In this example, we want to "tune" the pre-trained [ResNet](https://arxiv.org/abs/1512.03385) on [CelebA dataset](https://mmlab.ie.cuhk.edu.hk/projects/CelebA.html). Note that, the original weights of the ResNet model was trained on ImageNet.

Precisely, "tuning" means:
- we set up a Jina search pipeline and will look at the top-K visually similar result;
- we accept or reject the results based on their quality;
- we let the model to remember our feedback and produce better search result.
The Finetuner will work in the following steps:
- first, we spawn the Labeler that helps us to inspect the top-K visually similar celebrities face images from original ResNet;
- then, with the Labeler UI we accept or reject the results based on their similarities;
- finally, the results are collected at the backend by the Tuner, which "tunes" the ResNet and produces better search result.

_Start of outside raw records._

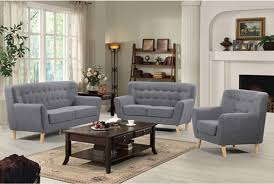 Charcoal Living Room Furniture Sofas Center Livingroom Furniture Astounding Round Coffee Table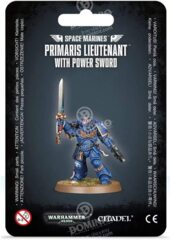 (48-84) Primaris Lieutenant with Power Sword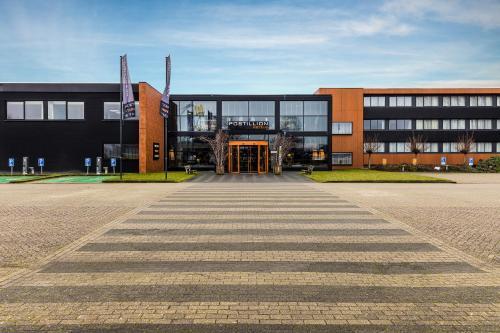 . Postillion Hotel Deventer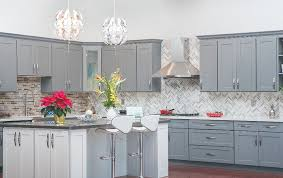 white kitchen cabinets countertop colors a complete guide to matching kitchen components
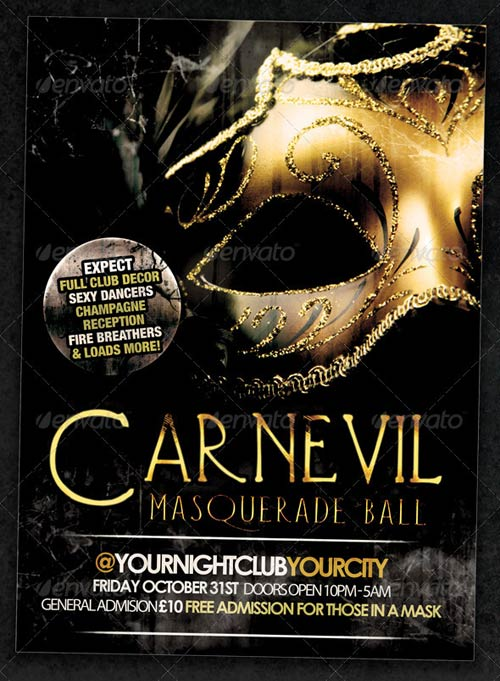 GraphicRiver Carnevil Masquerade Ball Flyer Or Event Poster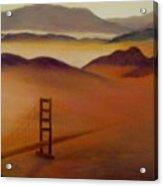 Golden Gate Fog Acrylic Print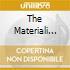 THE MATERIALI SONORI GUIDE TO INTELL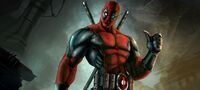 Deadpool-it-s-official-everyone-a-deadpool-movie-is-a-go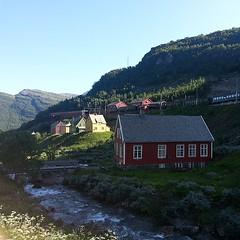 Myrdal in the morning #norway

Hopefully the procedure converges after several rounds; and we get a tuned embedding for better celebrity face search.

## Build embedding model
## Prepare CelebA data

Let's import pre-trained ResNet as our {ref}`embedding model<embedding-model>` using any of the following frameworks.
Let's first make sure you have downloaded all the images [`img_align_celeba.zip`](https://drive.google.com/file/d/0B7EVK8r0v71pZjFTYXZWM3FlRnM/view?usp=sharing&resourcekey=0-dYn9z10tMJOBAkviAcfdyQ) and [`IdentityCelebA.txt`](https://drive.google.com/file/d/1_ee_0u7vcNLOfNLegJRHmolfH5ICW-XS/view?usp=sharing) locally.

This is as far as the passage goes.